What Data Clockspring Stores on Disk (and for How Long)

Modified on Fri, 12 Dec, 2025 at 1:05 PM

Clockspring processes data in motion, but it also writes data to disk as part of normal operation. Security reviews often ask what is stored, where it lives, and whether it is permanent.

This article explains what Clockspring stores on disk, why it is stored, and how long it typically remains.

High-Level Summary

Clockspring stores:

In-flight data required for reliable processing
Operational metadata needed to run the platform
Audit and diagnostic data used for troubleshooting

Some data is transient and automatically cleaned up.
Some data is retained based on configuration or operational needs.

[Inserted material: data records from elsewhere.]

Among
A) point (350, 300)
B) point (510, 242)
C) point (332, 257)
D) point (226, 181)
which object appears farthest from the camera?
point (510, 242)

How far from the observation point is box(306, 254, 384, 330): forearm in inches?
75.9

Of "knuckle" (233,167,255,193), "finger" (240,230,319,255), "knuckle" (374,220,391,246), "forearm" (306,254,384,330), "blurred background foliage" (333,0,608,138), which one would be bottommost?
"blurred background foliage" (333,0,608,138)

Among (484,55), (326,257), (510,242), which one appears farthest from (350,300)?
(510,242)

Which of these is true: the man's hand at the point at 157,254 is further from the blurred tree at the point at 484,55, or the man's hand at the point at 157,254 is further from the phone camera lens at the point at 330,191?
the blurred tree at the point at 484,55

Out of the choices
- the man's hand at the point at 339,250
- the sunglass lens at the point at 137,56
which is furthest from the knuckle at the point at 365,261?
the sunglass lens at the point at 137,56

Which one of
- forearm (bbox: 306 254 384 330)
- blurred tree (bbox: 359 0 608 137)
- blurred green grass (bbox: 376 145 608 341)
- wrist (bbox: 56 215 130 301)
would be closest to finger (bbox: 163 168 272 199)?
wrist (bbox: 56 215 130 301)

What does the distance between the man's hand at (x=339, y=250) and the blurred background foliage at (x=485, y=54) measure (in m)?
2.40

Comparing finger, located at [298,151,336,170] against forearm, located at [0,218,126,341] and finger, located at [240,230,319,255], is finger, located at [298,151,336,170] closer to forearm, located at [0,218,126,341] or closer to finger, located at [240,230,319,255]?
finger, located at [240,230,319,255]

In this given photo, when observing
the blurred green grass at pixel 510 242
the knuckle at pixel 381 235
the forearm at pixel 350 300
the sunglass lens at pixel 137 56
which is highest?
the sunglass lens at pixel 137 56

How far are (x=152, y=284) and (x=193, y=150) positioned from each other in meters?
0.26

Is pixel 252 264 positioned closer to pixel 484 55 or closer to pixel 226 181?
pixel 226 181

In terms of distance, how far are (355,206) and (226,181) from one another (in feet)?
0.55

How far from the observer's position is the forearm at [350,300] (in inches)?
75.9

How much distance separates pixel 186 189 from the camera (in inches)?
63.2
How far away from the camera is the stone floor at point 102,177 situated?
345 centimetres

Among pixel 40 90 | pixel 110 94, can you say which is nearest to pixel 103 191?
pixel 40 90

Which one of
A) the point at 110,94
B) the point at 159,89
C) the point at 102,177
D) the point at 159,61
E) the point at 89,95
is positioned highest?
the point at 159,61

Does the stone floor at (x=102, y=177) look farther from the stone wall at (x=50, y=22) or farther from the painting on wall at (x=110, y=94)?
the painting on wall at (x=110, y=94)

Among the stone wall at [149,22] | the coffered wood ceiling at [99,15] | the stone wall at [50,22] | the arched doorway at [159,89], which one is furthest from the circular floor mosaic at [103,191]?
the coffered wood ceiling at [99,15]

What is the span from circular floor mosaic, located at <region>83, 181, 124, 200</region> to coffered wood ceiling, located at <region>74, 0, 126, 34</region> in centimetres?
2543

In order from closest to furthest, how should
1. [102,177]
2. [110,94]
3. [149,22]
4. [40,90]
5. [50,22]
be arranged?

Content Repository (FlowFile Content)

What it contains

Raw input data
Transformed data
Intermediate processing results

This is the actual payload data flowing through your pipelines.

How long it is stored

Stored only while a FlowFile exists
Automatically removed once the FlowFile completes or is dropped
Retention is transient by design

If a FlowFile is no longer in the flow, its content is not retained.

FlowFile Repository (State and Lineage)

What it contains

FlowFile metadata
Attributes
Queue state
Processing position

This repository tracks where data is in the flow, not the data itself.

How long it is stored

Exists only while FlowFiles exist
Automatically cleaned up as FlowFiles complete
Not intended for long-term retention

Provenance Repository (Audit History)

What it contains

Processing history
Where data came from
Which processors handled it
When events occurred

This is audit and troubleshooting data, not business data.

How long it is stored

Retention is configurable
Commonly retained for hours or days
Automatically purged based on size or age limits

Security teams often care about provenance because it may reference data movement, not payloads.

Logs

What they contain

Startup and shutdown events
Errors and warnings
Operational messages

Logs may reference:

file names
record counts
identifiers

They should not contain full payloads unless explicitly logged.

How long they are stored

Controlled by log rotation
Retention depends on OS and logging configuration

Configuration and State Files

What they contain

Flow definitions
Processor configuration
Controller services
Parameter references (not secrets themselves)

These files define how Clockspring runs, not the data it processes.

How long they are stored

Persist for the life of the deployment
Backed up as part of system configuration
Updated when flows or settings change

What Clockspring Does Not Store by Default

Clockspring does not:

Archive processed data long-term
Store historical copies of completed FlowFiles
Retain payloads once flows complete
Encrypt and retain application-level copies of data

If data persists long-term, it is because your flow explicitly wrote it somewhere (database, object storage, etc.).

How Retention Is Controlled

Retention behavior is controlled by:

Repository sizing limits
Age-based cleanup
Operational settings
Disk capacity

Clockspring is designed to:

Apply backpressure instead of dropping data
Clean up completed work automatically
Fail safely if storage fills up

Security Implications

From a security perspective:

Disk encryption protects stored data
File permissions restrict OS-level access
Retention limits reduce data exposure window

Clockspring assumes host-level security controls are enforced.

Common Misunderstandings

“Data stays on disk forever” → false
“Clockspring archives payloads” → false
“Deleting a flow deletes stored business data” → only if the flow had not completed

Most data stored on disk is temporary and operational.

Summary

Clockspring stores data on disk to reliably process flows, not to archive business data.

Payload data is transient
Metadata and audit data are retained briefly or per configuration
Long-term storage only happens when flows explicitly write data elsewhere

Understanding this helps security teams assess real risk instead of assuming worst case behavior.